Engineering of information systems is a much more recent discipline than architecture. It is perhaps one of the reasons why this role has not yet reached there the same level of maturity. However, in both cases, it is now proved and well accepted that mistakes made in the early stages of a project are the most serious ones to correct regarding the project cost, duration, security, safety, etc.
In architecture as for information systems, software allows one to support the design activities once the needs are well understood. If the requirements acquisition is quite standardised in architecture, this step reveals to be very problematic in engineering of information systems because of the complexity of the systems to build, of the number of stakeholders, of the lack of standardisation in the requirements gathering, and of the immaterial nature of software.
Nowadays, requirements acquisition and formalisation are often achieved in a very informal way by relying mostly on the practical experience and skills of the one who writes the requirements document.
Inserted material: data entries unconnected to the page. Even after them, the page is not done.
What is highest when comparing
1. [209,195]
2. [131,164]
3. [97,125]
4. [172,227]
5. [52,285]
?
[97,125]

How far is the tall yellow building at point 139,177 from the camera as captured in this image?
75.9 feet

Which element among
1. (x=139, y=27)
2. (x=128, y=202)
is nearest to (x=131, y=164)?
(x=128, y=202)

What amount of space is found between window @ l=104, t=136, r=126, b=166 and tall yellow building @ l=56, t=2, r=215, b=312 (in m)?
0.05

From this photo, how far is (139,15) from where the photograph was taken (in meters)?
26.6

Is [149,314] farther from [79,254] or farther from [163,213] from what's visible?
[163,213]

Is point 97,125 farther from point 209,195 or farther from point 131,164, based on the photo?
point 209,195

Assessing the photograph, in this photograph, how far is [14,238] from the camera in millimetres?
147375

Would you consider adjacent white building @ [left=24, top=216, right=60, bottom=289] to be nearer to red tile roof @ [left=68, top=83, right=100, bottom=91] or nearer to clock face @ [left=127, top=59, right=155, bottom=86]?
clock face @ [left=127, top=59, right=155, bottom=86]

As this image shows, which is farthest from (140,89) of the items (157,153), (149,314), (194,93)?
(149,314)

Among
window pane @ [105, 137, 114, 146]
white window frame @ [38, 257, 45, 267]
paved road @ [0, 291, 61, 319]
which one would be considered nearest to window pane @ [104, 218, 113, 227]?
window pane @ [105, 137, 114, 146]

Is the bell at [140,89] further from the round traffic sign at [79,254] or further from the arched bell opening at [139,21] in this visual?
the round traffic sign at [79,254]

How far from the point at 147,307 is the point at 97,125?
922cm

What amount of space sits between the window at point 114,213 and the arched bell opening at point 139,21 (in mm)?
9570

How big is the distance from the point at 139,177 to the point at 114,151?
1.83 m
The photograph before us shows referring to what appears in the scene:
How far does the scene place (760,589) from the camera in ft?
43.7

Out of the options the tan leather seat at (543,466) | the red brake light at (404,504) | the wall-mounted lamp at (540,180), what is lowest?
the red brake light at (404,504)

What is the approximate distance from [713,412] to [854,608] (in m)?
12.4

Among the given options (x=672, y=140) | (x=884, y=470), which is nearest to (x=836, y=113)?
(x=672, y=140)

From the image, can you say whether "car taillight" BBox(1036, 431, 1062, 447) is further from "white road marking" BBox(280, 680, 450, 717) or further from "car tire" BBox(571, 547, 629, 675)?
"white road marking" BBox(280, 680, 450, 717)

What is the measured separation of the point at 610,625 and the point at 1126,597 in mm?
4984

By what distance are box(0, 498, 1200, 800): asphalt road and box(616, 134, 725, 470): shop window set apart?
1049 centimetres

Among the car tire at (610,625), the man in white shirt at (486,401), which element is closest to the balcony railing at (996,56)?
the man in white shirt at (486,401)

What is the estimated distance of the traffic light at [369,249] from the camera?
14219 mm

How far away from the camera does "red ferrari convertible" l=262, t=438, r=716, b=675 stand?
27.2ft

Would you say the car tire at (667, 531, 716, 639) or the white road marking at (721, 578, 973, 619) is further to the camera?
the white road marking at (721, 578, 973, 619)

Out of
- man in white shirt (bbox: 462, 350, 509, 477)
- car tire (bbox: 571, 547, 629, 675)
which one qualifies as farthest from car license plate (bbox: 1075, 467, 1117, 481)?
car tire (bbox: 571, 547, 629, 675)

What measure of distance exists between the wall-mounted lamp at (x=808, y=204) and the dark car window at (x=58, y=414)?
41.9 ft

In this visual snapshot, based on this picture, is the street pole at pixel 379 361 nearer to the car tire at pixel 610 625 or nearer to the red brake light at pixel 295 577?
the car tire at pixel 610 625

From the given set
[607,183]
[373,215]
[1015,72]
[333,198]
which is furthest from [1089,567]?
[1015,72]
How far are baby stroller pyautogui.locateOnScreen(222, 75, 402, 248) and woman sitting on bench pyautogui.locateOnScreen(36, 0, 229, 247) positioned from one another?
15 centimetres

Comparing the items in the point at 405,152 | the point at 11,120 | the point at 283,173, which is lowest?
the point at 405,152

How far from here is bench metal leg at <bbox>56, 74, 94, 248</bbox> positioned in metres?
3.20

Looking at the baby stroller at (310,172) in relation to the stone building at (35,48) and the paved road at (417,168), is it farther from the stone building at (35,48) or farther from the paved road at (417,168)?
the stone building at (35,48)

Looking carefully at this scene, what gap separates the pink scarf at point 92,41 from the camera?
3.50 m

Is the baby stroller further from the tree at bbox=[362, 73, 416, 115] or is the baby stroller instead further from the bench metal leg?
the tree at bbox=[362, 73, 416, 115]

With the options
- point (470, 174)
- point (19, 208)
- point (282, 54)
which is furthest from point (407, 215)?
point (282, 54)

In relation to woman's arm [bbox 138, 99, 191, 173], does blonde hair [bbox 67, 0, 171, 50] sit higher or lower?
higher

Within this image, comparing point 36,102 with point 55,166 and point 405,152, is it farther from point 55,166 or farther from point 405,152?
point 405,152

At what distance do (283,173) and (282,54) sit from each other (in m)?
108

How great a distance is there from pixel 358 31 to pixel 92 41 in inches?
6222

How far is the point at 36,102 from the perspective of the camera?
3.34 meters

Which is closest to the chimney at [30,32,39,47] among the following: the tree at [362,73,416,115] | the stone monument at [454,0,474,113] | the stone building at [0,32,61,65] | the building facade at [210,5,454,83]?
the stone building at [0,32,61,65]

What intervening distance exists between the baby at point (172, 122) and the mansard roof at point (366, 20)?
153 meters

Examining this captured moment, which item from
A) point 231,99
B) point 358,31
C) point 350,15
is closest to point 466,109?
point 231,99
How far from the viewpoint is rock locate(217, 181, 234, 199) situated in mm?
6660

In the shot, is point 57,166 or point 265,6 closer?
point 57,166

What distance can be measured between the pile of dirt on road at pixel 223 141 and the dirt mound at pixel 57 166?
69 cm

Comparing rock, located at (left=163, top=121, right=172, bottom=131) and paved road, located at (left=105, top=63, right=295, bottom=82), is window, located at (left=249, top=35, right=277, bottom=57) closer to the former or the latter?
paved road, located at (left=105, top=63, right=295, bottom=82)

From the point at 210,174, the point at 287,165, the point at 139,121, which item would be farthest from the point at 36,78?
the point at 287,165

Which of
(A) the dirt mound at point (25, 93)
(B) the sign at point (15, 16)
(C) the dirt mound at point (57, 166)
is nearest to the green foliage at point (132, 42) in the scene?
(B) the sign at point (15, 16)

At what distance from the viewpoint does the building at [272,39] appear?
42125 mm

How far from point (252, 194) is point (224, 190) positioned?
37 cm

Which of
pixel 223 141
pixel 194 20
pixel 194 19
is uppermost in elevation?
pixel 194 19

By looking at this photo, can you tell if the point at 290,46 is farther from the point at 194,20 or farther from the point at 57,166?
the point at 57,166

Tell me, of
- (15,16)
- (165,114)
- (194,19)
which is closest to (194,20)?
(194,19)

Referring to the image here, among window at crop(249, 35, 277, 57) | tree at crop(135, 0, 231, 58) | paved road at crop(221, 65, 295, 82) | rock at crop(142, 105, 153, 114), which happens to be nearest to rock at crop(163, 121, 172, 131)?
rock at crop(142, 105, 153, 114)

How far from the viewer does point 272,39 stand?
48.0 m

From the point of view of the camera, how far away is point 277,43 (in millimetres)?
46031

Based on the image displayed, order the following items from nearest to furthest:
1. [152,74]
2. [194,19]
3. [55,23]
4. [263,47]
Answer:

His/her tools are: his/her brain, a pencil, paper and a good word processing software.
Requirements engineering is the discipline allowing one to specify a concise, correct, consistent and complete set of requirements translating an elicited need.
The added value of Respect-IT is to propose a method and a software tool allowing the contracting authority (or more precisely the requirement engineers who support it) to follow a systematic approach for elaborating requirements documents.